Toda la filosofía política de la Edad Media gira en torno a las relaciones entre el poder espiritual del papa y el poder terrenal de los reyes, príncipes y emperadores. Ambos poderes son reconocidos como legítimos, aunque distintos. De ahí que quienes se dedican a la reflexión filosófica política considerasen que su tarea principal era encontrar la forma de armonizar las relaciones entre Iglesia y Estado. El problema de la relación entre el poder terrenal y el espiritual es, en muchos sentidos, paralelo a la cuestión de la relación entre razón y fe o entre filosofía y teología.
La reflexión política medieval tiene su origen en La ciudad de Dios, de Agustín de Hipona. En esta obra, el filósofo cristiano distingue desde un punto de visto místico e intemporal entre dos ciudades: la ciudad de Dios y la ciudad terrena. La primera es la ciudad de quienes aman a Dios hasta el punto de despreciarse a sí mismos, y la segunda, la de quienes se aman a sí mismos hasta llegar a despreciar a Dios. En clave política, la ciudad de Dios se identificaría con la Iglesia creada por Jesucristo y encabezada por el sumo pontífice, y la ciudad terrena sería la creada por los seres humanos una vez expulsados del paraíso como consecuencia del pecado.

• **Segmento de datos**
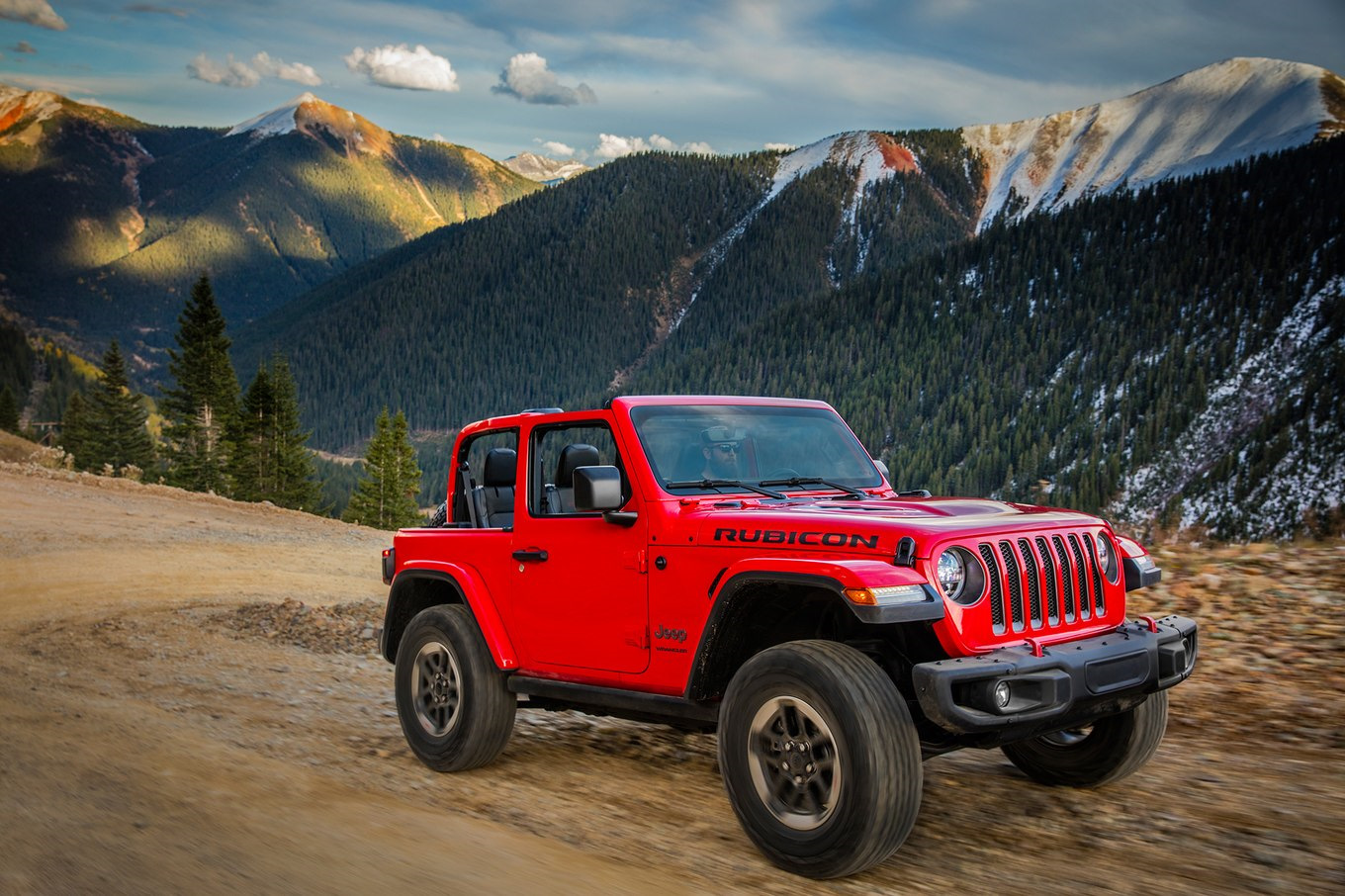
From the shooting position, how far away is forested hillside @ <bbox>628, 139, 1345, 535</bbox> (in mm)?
118750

• **Tareas escritas**
**A.** Según el pasaje sobre la filosofía política medieval, ¿por qué quienes se dedicaban a la reflexión política consideraban que su tarea principal era armonizar las relaciones entre Iglesia y Estado? Responde en una a tres oraciones.
**B.** Prosigue el pasaje sobre la filosofía política medieval a partir de su última oración.

• **Resultados**
**A.** Porque tanto el poder espiritual del papa como el poder terrenal de reyes, príncipes y emperadores eran reconocidos como legítimos, aunque distintos. De ese reconocimiento de dos poderes legítimos y distintos se deriva que la tarea principal fuera encontrar la forma de armonizar sus relaciones.

**B.**
1.Siglos X y XI
La coronación de Carlomagno por el papa León III en el año 800 supuso el fin de la división política en las dos ciudades. A partir de ese momento, la Iglesia y el Imperio persiguieron un mismo fin y compartieron un mismo destino. Su objetivo consistía en extender el dominio del Imperio para hacerlo coincidir con el pueblo cristiano. La Iglesia ya era una única sociedad espiritual que integraba a todos los cristianos, pero la fe impone unas costumbres que forzosamente acaban por establecer vínculos terrenales entre todos los fieles. Esos vínculos se verían reforzados y protegidos si se constituía una unidad política bajo el dominio de un emperador. Surge así la idea de la cristiandad concebida como un único pueblo, una única nación formada por todos los cristianos.
La doctrina que respalda esta unidad política plena de Iglesia y Estado se conoce como “doctrina de las dos espadas” y sostiene que el papa, como vicario de Cristo Rey en la tierra, tiene encomendada la tarea de preservar la fe y perseguir a sus enemigos. Para cumplir con este cometido, Dios lo ha investido con la autoridad que le otorga su puesto y le ha concedido una doble potestad: una espiritual para gobernar los asuntos religiosos y otra temporal para regir los asuntos mundanos. Las dos espadas simbolizan esas dos potestades. Al coronar al emperador, el papa le cede simbólicamente la espada temporal para que actúe como su brazo en todo lo relacionado con lo terrenal.
El modelo que pone en práctica esta doctrina puede ser calificado como una “teocracia” pontificia que no suprime el poder temporal de los gobernantes, sino que lo subordina al poder del papa. El emperador adquiere el poder temporal y la autoridad ante sus súbditos porque el papa se la concede a condición de que los conduzca hacia el destino sobrenatural que Dios les ha prometido. El papa se ocupa de las almas, mientras que el emperador gobierna los cuerpos para que todos los cristianos, en cuerpo y alma, se hagan merecedores de habitar en el reino de los cielos en un futuro.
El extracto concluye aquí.